:: Selected extract ::
((
In July 2009, LaGrossa became engaged to Philadelphia Phillies pitcher Kyle Kendrick after a year of dating. They married on November 13, 2010. The wedding was held at the Silverado Resort and Spa in Napa County, California. The couple's home was burglarized in 2011, and Kyle's World Series ring was among the stolen items. All items were eventually recovered. In February 2011, LaGrossa announced that she was pregnant with their first child. Their first daughter, Sophia Marguerite, was born on September 3, 2011. Their second child, a son named Kyle Jr., was born on July 30, 2013. LaGrossa Kendrick gave birth to a third child, a daughter named Sloane Danielle, on October 27, 2018. LaGrossa Kendrick became a fitness enthusiast and, in partnership with Survivor: The Amazon contestant Heidi Strobel Hamels, became a co-host and personality for Reality Check Fitness, a health and fitness app.
))
:: Questions ::
#1 Summarize the passage about LaGrossa's marriage and family in two sentences.
#2 According to the passage about LaGrossa's marriage and family, what item of Kyle's was among those stolen when the couple's home was burglarized in 2011?

:: Data records ::
((
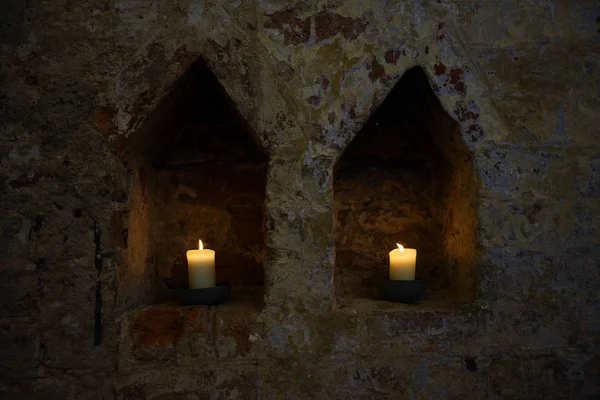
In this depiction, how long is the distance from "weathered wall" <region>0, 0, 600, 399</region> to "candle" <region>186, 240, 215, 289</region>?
0.11 meters

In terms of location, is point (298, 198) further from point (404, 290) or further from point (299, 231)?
point (404, 290)

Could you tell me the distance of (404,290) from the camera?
177 cm

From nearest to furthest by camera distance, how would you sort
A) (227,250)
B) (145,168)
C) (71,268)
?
(71,268)
(145,168)
(227,250)

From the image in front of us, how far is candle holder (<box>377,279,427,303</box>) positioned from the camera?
1.77 m

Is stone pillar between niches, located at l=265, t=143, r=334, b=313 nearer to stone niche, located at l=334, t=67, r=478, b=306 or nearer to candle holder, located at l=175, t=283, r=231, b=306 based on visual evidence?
candle holder, located at l=175, t=283, r=231, b=306

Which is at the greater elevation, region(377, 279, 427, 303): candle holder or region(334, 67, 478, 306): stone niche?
region(334, 67, 478, 306): stone niche

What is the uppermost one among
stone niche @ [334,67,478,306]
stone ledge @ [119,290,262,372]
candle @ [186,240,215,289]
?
stone niche @ [334,67,478,306]

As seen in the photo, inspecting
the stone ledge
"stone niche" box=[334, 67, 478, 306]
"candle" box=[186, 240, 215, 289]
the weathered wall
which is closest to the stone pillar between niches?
the weathered wall

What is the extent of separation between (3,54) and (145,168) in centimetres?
59

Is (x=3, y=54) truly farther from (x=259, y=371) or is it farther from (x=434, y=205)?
(x=434, y=205)

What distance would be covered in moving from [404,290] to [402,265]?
0.09 meters

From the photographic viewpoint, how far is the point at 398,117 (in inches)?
80.5

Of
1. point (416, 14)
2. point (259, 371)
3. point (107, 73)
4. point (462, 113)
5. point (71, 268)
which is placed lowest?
point (259, 371)

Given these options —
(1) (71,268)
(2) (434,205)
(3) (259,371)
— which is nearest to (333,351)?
(3) (259,371)
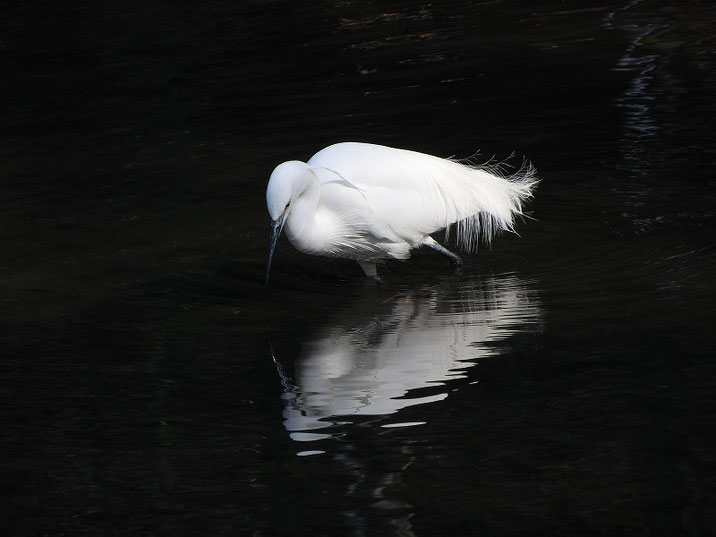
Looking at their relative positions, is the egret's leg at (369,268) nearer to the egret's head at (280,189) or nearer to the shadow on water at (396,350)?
the shadow on water at (396,350)

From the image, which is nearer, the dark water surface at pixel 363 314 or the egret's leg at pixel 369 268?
the dark water surface at pixel 363 314

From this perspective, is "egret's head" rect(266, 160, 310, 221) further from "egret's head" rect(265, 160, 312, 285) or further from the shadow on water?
the shadow on water

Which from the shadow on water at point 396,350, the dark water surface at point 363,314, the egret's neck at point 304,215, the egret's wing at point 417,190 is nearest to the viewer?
the dark water surface at point 363,314

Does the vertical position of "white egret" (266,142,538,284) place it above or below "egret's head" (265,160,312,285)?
below

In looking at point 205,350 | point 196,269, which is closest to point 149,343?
point 205,350

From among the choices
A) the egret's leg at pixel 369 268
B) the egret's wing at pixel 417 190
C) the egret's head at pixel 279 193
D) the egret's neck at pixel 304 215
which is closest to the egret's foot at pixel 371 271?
the egret's leg at pixel 369 268

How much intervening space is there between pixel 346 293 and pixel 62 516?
7.03 ft

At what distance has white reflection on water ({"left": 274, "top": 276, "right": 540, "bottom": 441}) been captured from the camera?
4.43 meters

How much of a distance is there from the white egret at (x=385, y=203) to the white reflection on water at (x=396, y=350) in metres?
0.34

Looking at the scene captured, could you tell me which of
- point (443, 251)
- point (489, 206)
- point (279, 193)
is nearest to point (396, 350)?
point (279, 193)

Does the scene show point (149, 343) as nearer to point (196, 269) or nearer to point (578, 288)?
point (196, 269)

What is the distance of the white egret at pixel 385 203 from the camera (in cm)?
548

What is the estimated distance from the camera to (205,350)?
5086mm

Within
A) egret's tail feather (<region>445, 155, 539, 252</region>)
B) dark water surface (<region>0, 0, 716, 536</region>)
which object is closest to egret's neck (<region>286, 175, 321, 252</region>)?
dark water surface (<region>0, 0, 716, 536</region>)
))
:: Answers ::
#1 LaGrossa became engaged to Philadelphia Phillies pitcher Kyle Kendrick in July 2009 and married him on November 13, 2010, at the Silverado Resort and Spa in Napa County, California, and the couple had three children born in 2011, 2013 and 2018. She also became a fitness enthusiast and, with Heidi Strobel Hamels, became a co-host and personality for the health and fitness app Reality Check Fitness.

#2 His World Series ring was among the stolen items.